Selected text >>
You are viewing a plain text version of this content. The canonical link for it is here.
Posted to issues@lucene.apache.org by GitBox <gi...@apache.org> on 2020/03/26 01:17:56 UTC

[GitHub] [lucene-solr] mayya-sharipova commented on issue #1351: LUCENE-9280: Collectors to skip noncompetitive documents

mayya-sharipova commented on issue #1351: LUCENE-9280: Collectors to skip noncompetitive documents
URL: https://github.com/apache/lucene-solr/pull/1351#issuecomment-604173071
 
 
   I have run some benchmarking using `luceneutil`.
   As the new sort optimization uses a new `LongDocValuesPointSortField` that is not present in `luceneutil`, I had to hack `luceneutil` as follows:
   
   1. I added a  sort task on a long field `TermDateTimeSort`  to `wikimedium.1M.nostopwords.tasks` . This task was present in `wikinightly.tasks` , but was not able for wikimedium 1M and 10M tasks
   2. I indexed the corresponding field `lastModNDV` as `LongPoint` as well. It was only indexed as `NumericDocValuesField` before, but for the sort optimization we need long values to be indexed both as docValues and as points.

Provided data >>
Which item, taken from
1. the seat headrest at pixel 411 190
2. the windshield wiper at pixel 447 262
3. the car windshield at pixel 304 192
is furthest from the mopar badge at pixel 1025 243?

Complete the following >>
1 - In the benchmarking post, which field was also indexed as `LongPoint`?
2 - Please copy the benchmarking post word for word from "I have run some" to "and as points.".

Results of the tasks >>
1 - `lastModNDV`

2 -
I have run some benchmarking using `luceneutil`.
   As the new sort optimization uses a new `LongDocValuesPointSortField` that is not present in `luceneutil`, I had to hack `luceneutil` as follows:
   
   1. I added a  sort task on a long field `TermDateTimeSort`  to `wikimedium.1M.nostopwords.tasks` . This task was present in `wikinightly.tasks` , but was not able for wikimedium 1M and 10M tasks
   2. I indexed the corresponding field `lastModNDV` as `LongPoint` as well. It was only indexed as `NumericDocValuesField` before, but for the sort optimization we need long values to be indexed both as docValues and as points.